-- Begin DATASET EXCERPTS --

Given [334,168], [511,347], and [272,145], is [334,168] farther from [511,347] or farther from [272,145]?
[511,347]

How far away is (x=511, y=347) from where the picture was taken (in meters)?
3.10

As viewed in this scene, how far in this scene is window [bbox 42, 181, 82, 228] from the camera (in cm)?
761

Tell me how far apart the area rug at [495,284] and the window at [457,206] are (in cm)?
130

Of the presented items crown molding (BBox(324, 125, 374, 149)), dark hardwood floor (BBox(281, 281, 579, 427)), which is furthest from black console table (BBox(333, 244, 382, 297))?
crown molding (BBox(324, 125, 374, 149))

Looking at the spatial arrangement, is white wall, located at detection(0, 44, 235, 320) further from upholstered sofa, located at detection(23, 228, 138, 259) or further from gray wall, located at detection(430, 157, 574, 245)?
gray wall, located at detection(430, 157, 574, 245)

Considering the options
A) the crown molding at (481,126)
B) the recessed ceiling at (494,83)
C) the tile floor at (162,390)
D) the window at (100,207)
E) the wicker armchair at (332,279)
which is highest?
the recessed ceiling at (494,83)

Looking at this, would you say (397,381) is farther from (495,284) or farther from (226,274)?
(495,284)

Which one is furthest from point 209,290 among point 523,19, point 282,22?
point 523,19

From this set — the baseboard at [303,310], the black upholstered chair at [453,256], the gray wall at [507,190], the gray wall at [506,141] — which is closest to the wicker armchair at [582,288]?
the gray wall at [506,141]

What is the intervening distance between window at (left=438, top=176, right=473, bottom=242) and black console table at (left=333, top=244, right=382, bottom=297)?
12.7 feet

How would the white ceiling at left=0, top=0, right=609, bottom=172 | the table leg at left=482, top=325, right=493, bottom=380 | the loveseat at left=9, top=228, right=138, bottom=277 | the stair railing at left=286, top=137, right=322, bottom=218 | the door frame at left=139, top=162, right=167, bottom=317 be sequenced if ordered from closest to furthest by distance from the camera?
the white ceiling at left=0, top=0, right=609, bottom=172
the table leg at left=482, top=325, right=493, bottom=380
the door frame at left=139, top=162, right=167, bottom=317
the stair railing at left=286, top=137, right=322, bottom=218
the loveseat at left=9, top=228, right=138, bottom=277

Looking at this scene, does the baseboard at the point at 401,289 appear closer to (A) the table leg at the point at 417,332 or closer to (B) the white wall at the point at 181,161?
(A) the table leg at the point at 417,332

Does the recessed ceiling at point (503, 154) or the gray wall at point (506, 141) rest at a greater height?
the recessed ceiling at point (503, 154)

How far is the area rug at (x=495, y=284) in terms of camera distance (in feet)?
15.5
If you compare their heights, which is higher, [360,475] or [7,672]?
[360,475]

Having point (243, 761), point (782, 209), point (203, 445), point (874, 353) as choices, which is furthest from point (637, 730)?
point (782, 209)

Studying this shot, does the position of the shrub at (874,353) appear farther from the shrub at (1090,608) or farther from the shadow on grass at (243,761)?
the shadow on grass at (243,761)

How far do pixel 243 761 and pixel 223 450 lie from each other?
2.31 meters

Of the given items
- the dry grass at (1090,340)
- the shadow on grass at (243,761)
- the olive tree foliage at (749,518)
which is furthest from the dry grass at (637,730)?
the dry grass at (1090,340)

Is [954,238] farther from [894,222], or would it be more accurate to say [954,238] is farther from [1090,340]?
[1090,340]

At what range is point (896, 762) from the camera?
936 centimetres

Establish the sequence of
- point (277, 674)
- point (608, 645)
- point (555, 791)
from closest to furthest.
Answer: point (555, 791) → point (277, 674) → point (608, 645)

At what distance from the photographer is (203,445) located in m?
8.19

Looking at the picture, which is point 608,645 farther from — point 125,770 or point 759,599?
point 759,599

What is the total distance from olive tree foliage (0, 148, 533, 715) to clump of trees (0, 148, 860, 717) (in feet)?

-- End DATASET EXCERPTS --

WORK INSTRUCTIONS> Look above for the line that holds "Of the given items", then copy it and each line after it exactly, through the last line of the data.

EXERCISE ANSWER>
Of the given items
- the dry grass at (1090,340)
- the shadow on grass at (243,761)
- the olive tree foliage at (749,518)
which is furthest from the dry grass at (637,730)?
the dry grass at (1090,340)

Is [954,238] farther from [894,222], or would it be more accurate to say [954,238] is farther from [1090,340]?
[1090,340]

At what range is point (896, 762) from the camera?
936 centimetres

Establish the sequence of
- point (277, 674)
- point (608, 645)
- point (555, 791)
from closest to furthest.
Answer: point (555, 791) → point (277, 674) → point (608, 645)

At what distance from the photographer is (203,445) located in m?
8.19

Looking at the picture, which is point 608,645 farther from — point 125,770 or point 759,599?
point 759,599

What is the total distance from olive tree foliage (0, 148, 533, 715) to clump of trees (0, 148, 860, 717) (in feet)?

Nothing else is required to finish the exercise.